Petersen Automotive Museum
VETTING THE COMPETION
It began (as I did) in 1953. The American economy was booming, but then, so was Wisconsin’s senator, Joe McCarthy. And while the election of Dwight Eisenhower put World War II fully behind us, the Cold War was heating up. With that, a handful of execs at General Motors believed the company should be building a sports car, and while the all-new Corvette was not yet America’s Sports Car, the basics were there, and at least one engineer, Zora Arkus-Duntov, recognized its potential.

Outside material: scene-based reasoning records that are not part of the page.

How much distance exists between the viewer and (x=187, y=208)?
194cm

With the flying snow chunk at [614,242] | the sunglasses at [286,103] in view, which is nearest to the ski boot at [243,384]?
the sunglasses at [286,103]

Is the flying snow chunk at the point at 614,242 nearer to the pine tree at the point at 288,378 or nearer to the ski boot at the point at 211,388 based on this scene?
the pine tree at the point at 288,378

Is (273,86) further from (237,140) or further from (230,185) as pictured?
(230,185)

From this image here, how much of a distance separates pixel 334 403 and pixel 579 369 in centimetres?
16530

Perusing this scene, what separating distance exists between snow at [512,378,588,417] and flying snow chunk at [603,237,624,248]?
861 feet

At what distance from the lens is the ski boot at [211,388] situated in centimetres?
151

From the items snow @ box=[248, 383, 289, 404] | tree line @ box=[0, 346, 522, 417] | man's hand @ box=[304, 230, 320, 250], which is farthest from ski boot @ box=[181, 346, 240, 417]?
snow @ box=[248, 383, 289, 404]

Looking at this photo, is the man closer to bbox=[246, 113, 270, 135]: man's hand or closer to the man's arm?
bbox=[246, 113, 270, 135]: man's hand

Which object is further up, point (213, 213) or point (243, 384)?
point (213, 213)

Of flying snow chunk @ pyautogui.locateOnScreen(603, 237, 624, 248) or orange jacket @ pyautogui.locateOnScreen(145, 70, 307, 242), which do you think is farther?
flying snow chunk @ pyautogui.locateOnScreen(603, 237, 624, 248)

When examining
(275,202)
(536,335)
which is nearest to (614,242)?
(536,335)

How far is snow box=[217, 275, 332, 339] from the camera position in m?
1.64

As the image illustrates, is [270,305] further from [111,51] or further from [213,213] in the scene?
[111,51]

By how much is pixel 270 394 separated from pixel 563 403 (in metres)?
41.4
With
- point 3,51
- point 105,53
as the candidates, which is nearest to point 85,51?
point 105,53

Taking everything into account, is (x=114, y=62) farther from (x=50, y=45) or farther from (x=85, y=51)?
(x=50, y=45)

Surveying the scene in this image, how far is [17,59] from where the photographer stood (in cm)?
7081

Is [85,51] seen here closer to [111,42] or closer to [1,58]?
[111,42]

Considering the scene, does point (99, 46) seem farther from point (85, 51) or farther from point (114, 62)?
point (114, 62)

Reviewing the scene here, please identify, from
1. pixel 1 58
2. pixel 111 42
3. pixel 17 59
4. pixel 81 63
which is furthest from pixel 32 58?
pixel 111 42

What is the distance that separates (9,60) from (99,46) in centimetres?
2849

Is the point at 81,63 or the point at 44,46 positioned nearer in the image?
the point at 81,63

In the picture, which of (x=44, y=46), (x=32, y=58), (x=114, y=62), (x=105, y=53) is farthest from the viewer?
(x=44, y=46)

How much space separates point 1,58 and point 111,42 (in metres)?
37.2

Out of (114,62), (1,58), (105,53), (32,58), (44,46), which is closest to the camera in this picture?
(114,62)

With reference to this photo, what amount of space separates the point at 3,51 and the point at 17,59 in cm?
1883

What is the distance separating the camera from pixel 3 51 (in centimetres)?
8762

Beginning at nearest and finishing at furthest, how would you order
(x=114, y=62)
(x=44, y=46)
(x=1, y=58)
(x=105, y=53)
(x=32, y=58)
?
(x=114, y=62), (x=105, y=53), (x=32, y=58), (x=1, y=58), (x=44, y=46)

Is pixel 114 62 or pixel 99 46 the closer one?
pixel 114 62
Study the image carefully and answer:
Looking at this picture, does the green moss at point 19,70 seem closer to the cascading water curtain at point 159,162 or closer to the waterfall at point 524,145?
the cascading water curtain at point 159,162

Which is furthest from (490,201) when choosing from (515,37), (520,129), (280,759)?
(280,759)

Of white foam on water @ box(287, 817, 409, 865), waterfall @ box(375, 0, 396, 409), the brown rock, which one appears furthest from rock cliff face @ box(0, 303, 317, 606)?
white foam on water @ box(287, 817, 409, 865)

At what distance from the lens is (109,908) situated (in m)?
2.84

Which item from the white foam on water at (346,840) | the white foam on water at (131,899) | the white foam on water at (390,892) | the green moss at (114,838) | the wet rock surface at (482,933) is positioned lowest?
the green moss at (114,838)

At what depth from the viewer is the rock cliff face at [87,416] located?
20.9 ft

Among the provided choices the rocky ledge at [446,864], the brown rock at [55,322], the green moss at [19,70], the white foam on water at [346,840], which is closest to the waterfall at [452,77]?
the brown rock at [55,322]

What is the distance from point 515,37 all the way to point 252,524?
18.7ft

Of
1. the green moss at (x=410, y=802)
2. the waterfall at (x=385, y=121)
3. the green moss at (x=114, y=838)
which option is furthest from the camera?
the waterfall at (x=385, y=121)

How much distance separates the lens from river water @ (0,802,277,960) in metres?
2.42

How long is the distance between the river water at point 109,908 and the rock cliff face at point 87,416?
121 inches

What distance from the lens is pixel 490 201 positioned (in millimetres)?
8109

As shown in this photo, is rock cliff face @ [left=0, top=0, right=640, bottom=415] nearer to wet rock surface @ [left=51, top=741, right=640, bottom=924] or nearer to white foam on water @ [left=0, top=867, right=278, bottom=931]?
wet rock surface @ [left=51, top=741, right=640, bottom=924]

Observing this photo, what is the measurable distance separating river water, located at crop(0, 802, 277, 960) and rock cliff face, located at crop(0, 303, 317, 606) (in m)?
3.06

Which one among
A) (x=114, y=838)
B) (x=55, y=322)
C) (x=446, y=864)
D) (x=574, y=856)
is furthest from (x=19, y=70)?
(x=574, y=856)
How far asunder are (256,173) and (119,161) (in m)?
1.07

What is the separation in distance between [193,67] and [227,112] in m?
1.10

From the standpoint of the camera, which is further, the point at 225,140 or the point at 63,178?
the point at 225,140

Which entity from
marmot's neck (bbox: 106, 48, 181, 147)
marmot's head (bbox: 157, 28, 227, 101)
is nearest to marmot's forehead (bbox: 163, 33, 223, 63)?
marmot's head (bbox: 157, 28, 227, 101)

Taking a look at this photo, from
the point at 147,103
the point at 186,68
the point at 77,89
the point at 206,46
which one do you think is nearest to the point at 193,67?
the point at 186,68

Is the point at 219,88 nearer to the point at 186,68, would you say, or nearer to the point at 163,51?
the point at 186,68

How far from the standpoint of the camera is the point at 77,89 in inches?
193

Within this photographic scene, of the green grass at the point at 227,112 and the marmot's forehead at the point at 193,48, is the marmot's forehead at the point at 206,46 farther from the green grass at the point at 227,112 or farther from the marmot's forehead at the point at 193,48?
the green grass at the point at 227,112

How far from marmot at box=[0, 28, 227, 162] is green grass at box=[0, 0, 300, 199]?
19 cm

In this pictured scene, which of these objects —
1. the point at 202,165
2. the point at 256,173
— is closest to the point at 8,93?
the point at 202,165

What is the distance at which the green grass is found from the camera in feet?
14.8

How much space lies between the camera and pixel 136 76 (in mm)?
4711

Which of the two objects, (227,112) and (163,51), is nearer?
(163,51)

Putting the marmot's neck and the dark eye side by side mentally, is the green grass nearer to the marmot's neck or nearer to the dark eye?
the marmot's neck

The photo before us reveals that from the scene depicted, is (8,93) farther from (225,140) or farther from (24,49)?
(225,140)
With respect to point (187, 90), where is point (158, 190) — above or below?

On the Corvette’s 70th anniversary the Los Angeles-based Petersen Automotive Museum celebrates the Corvette’s competition success with an exhibit devoted to many of its competition models, beginning with a modified 1953 C1 and concluding with a 2014 C7.R. In between those are a ½ dozen examples of aggressively modified Corvettes which competed in a variety of classes, as well as brief bios of those involved, including Zora Arkus-Duntov, builders John Greenwood and Reeves Callaway, and drivers such as Dale Earnhardt, Andy Pilgrim, Kelly Collins and Dale Earnhardt, Jr.
Of course, the Corvette of 1953 was a ‘sports car’ in form only. With just 150 horsepower from its 3.9 liter Blue Flame six, the first Corvette was built for cruising Main Street and not – notably – the Mulsanne Straight. This first-gen Corvette wouldn’t receive a V8 until 1955, and wouldn’t enter any form of organized competition until 1956.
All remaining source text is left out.